Abstracts

SPATIOTEMPORAL DIPOLE MODELING OF FRONTAL LOBE EPILEPTIFORM ACTIVITY

Abstract number : 1.253
Submission category :
Year : 2002
Submission ID : 2659
Source : www.aesnet.org
Presentation date : 12/7/2002 12:00:00 AM
Published date : Dec 1, 2002, 06:00 AM

Authors :
K. Jeffrey Eriksen, Norman K. So. Oregon Comprehensive Epilepsy Program, Legacy Good Samaritan Hospital, Portland, OR

RATIONALE: Dipole modeling of temporal lobe epileptiform (spike and seizure) activity has been reported to add quantitative localizing ability above that provided by visual inspection. Few studies have reported on its use on frontal lobe patients, which are less common and often present a more difficult localization problem than temporal lobe patients. Our objective was to begin to determine if spatiotemporal dipole modeling could increase our localizing ability in frontal lobe patients.

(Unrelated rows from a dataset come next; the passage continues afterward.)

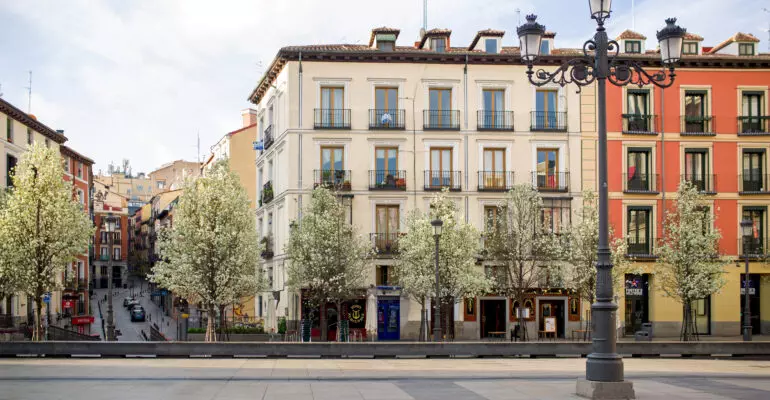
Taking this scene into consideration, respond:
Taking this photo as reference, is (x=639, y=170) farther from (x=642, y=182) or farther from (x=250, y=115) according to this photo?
(x=250, y=115)

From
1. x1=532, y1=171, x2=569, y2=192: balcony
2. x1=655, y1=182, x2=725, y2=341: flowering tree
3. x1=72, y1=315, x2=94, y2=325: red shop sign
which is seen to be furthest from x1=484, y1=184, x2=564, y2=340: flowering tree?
x1=72, y1=315, x2=94, y2=325: red shop sign

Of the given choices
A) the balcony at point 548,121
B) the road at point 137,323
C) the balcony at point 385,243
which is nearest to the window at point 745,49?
the balcony at point 548,121

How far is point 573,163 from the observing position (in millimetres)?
50938

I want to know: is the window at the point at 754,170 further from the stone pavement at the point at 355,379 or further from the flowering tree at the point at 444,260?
the stone pavement at the point at 355,379

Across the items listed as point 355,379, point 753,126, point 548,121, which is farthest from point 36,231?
point 753,126

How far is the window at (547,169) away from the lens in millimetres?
50688

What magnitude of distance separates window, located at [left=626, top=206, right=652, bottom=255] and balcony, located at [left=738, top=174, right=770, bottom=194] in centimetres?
571

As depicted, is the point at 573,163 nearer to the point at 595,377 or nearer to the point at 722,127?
the point at 722,127

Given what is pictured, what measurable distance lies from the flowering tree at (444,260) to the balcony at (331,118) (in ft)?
24.9

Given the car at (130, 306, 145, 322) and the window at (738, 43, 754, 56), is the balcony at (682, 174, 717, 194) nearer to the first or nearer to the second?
the window at (738, 43, 754, 56)

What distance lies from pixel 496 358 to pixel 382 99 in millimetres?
21706

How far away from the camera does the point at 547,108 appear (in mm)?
51094

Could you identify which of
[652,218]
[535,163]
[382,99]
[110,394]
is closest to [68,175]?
[382,99]

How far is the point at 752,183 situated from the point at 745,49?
26.0 feet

METHODS: Since the installation of our completely digital Grass-Telefactor video-EEG systems, we have identified seven patients at our center with presumed frontal lobe epilepsy. For each of these we have manually selected representative spikes, sharp waves, and seizures for analysis. All were imported into BESA 2000 [MEGIS, Germany] and bandpass filtered at 1.6-50 Hz. Obviously bad channels were excluded from further analysis. One second epochs were chosen for modeling; spikes and sharp waves were centered in the epoch. Seizure epochs were chosen as close as possible to EEG onset. Rhythmic seizure activity was sometimes bandpass filtered in a tighter range to remove more noise. We used one-three regional dipoles optimized with a genetic algorithm set to default parameters. This is an objective method that requires no user intervention. After modeling the entire one second epoch we selected spike components (50-200 ms) based on the global field power, and single peaks of rhythmic seizure activity, for further modeling.

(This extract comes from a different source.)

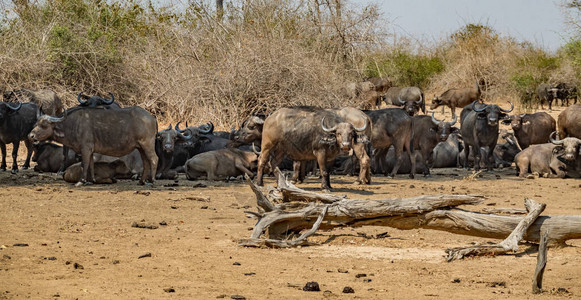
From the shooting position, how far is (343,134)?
14.6 metres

RESULTS: For all seven patients, the dipoles localized to frontal cortex, generally to the side of the presumed epileptigenic zone. In some fits for some patients they were located very near the midline, making it difficult to lateralize. In some other fits, dipole locations were close to the temporal pole and were thus difficult to ascribe entirely to the frontal lobe. The use of two or three dipoles often was able to account for other brain activity (alpha), eye movements, or electrode noise, thus apparently making the location of the epileptiform activity more robust and precise. The results of modeling only the spike components were almost identical to modeling the entire one second epoch. Confirmation of the epileptogenic zone was accomplished in three patients so far by the use of implanted electrodes. For two of these, the correlation and lateralization was complete. For the third, the dipole localization was deep mesial frontal, but difficult to lateralize. Depth electrodes recorded spikes mostly in left orbital frontal and deep mid-frontal cortex.

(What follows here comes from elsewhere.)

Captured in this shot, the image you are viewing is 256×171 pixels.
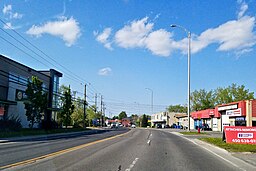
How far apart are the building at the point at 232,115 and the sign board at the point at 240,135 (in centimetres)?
2787

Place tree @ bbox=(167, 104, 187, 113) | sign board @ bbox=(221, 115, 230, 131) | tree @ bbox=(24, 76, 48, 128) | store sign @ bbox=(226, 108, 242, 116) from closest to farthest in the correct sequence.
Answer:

CONCLUSIONS: These initial results demonstrate the potential utility of spatiotemporal dipole modeling for frontal lobe seizure localization. As these patients proceed to intracranial studies and surgery we will be able to better confirm lateralizing and localizing results. To improve our ability to lateralize midline frontal activity, and separate lateral frontal and anterior temporal activity, we are beginning to record true electrode postions, which should impove localization accuracy over using generic electrode locations. We are also acquiring high resolution MRI scans in order to build more realistic head models, which should also improve accuracy. Two year post-surgical evaluations will provide the final determination of the epileptogenic zone.